TARGETED ONCOLOGY:  What is the status of this trial? 

Papa: It is a first-in-human phase I study. It’s a standard dose-escalation 3+3 design, and we have treated 3 dose cohorts to date. We have 2 more planned dose cohorts to reach our maximum deliverable dose using our manufacturing and intratumoral delivery approach. After that, all being well—if we haven’t experienced any significant toxicity—we are planning an expansion cohort with immune modulatory therapy. 

TARGETED ONCOLOGY:  What does the safety profile look like thus far? 

Papa: The primary endpoint of this trial is dose-limiting toxicity, and to date we haven’t seen any toxicities that are dose limiting, which is great. We have seen 3 serious AEs, none of which have been related to therapy. All of the treatment-related AEs have been grade 2 or below, have only been seen in the highest-dose cohort, and have been manageable with simple supportive measures. This is a safe approach with minimal toxicity to date.

Pending positive results of this trial, what impact could this CAR T-cell therapy have on clinical practice in head and neck cancer? 

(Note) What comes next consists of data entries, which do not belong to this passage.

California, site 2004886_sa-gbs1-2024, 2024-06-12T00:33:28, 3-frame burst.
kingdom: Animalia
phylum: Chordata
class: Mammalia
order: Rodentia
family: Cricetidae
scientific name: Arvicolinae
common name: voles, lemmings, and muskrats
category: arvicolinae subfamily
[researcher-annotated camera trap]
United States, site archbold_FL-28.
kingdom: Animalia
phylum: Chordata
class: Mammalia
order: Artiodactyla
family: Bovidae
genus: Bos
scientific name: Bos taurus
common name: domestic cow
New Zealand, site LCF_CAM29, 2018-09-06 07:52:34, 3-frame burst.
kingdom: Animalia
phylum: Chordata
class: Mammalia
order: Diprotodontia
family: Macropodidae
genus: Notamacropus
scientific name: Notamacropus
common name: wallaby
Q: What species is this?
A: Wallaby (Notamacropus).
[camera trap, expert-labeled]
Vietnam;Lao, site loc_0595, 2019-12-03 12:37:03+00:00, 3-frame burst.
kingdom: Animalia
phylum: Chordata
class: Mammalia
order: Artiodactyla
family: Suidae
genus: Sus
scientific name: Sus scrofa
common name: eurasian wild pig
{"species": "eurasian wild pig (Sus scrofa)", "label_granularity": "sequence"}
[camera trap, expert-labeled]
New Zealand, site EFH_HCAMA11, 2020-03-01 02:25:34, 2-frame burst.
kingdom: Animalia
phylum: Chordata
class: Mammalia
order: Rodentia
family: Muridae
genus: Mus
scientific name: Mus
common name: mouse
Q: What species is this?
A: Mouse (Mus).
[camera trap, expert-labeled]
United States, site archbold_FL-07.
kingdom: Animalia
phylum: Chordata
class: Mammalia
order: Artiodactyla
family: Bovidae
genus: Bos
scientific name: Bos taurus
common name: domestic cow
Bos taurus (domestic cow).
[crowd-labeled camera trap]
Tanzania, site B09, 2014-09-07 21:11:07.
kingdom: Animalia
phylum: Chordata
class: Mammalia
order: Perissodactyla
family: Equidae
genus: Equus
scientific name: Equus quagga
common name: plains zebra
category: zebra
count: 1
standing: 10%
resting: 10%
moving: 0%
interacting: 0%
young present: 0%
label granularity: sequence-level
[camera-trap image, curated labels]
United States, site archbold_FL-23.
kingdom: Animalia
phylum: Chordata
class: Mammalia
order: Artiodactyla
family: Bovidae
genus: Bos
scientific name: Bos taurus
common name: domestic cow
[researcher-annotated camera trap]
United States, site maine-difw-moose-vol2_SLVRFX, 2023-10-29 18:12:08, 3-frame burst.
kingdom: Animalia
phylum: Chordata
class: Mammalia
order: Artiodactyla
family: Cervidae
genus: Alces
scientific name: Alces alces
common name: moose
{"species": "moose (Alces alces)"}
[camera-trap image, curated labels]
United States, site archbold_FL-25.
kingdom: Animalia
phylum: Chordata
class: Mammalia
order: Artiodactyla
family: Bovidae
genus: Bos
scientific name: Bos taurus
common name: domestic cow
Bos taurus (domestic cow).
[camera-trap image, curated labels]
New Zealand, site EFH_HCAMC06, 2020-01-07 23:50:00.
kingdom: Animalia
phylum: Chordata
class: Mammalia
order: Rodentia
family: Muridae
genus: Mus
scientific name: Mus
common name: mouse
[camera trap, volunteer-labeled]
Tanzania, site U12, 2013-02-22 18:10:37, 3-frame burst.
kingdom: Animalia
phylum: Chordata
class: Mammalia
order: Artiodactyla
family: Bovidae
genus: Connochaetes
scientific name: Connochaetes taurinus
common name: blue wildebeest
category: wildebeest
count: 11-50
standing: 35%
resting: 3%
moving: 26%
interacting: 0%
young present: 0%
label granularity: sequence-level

One of the secondary endpoints is stable disease using RECIST version 1.1 criteria. All of the patients we recruited had progressive disease; the majority of patients were rapidly progressing on trial entry. We have a 63% disease control rate, so 5 out of 8 patients evaluable at 6 weeks had stable disease.

This is exciting. This is, essentially, nontoxic personalized therapy for patients with a very lethal form of cancer that appears to be controlling disease in the majority of patients. The future for this is to continue to dose escalate because we are really starting to see signs of more activity in patients in the higher dose level.

We need to continue to do it carefully to ensure that we don’t do harm in this patient population, and then combine this therapy with other immuno-oncology therapeutics that may enhance its efficacy. We are also looking to take the next step into a regional approach with CAR T cells, like the thoracic cavity in mesothelioma, or the abdomen peritoneal cavity for ovarian cancer. These are all potential approaches that we are planning. 
 
 
Reference:
Pappa S, Adam A, Metoudi M, et al. T4 immunotherapy of head and neck squamous cell carcinoma using pan-ErbB targeted CAR T-cells. In: Proceedings from the 2017 AACR Annual Meeting; April 1-5, 2017; Washington, DC. Abstract CT118.